There is a great inverse correlation between the price of Starbucks' (NASDAQ:SBUX) stock and the price of coffee futures. A lower coffee price has continued the rally in SBUX. The stock closed Q2 at $53.62 per share and rallied by 6% to close at $56.84 on the last day of the third quarter, just $2.48 below the 52-week high in the stock. Lower coffee prices mean a lower cost of goods sold for SBUX, thus increasing profits for the company. Short-term support for December coffee futures now is at the $1.1305 level, with resistance at around $1.4260 per pound. Key support is at the November 2013 lows of $1.0095 per pound.

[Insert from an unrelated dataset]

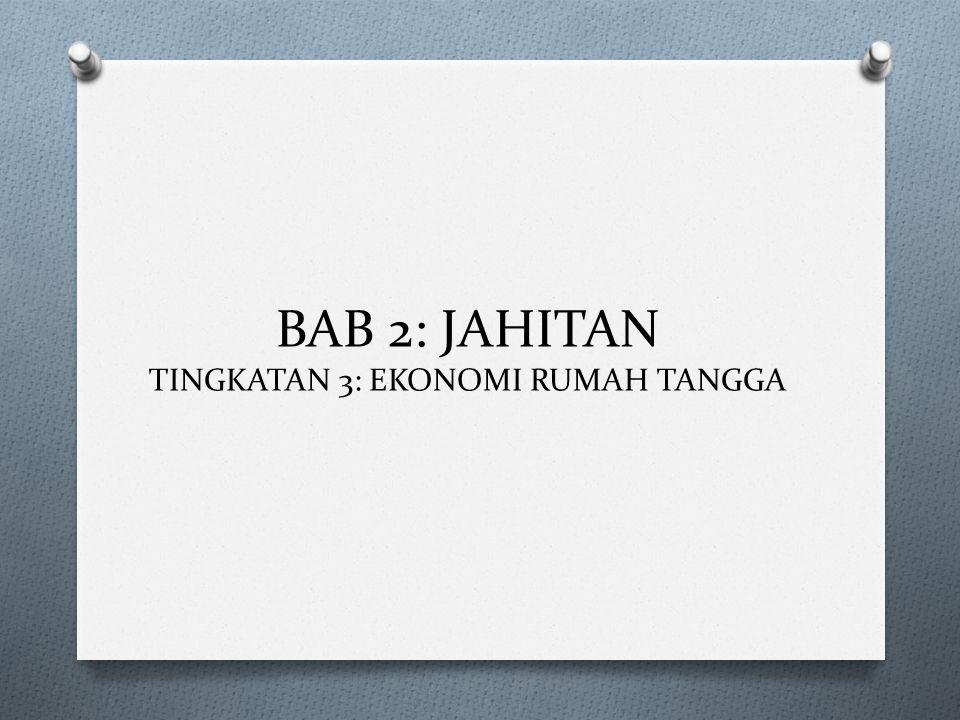 BAB 2: JAHITAN TINGKATAN 3: EKONOMI RUMAH TANGGA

Coffee Outlook for October - December 2015
Coffee is a wild ride. It is one of the most volatile commodities that trades; daily trading ranges of 8% are the norm rather than the exception. Demand for coffee around the world continues to grow with population and the growing number of coffee shops like Starbucks and imitators around the globe. In Asia, the traditionally tea drinking population has been adopting coffee as a preferred substitute, which has increased global demand. Weather patterns as well as crop disease (leaf rust) in major growing regions will determine price direction of this soft commodity. Like in sugar, El Nino could be just what coffee needs to ignite its price once again. I expect coffee will move higher as fears of a strong El Nino this year will bring buying into the market.

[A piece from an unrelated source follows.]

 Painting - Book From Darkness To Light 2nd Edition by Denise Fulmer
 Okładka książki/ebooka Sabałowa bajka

The futures curve in coffee is in a healthy contango, with deferred contracts trading at a premium to nearby contracts telling us that there are presently ample supplies available. In a bear market for most commodity prices since 2011, coffee still stands out as a potential bull based on growing demand and weather considerations. I believe that the current price level offers limited downside risk and the potential of explosive upside action. Coffee is not a trading vehicle for the faint of heart given its penchant for extreme volatility on a daily basis, but risk-reward favors long positions at this time. I am a scaled-down buyer of coffee futures under current levels on the active month ICE futures contract.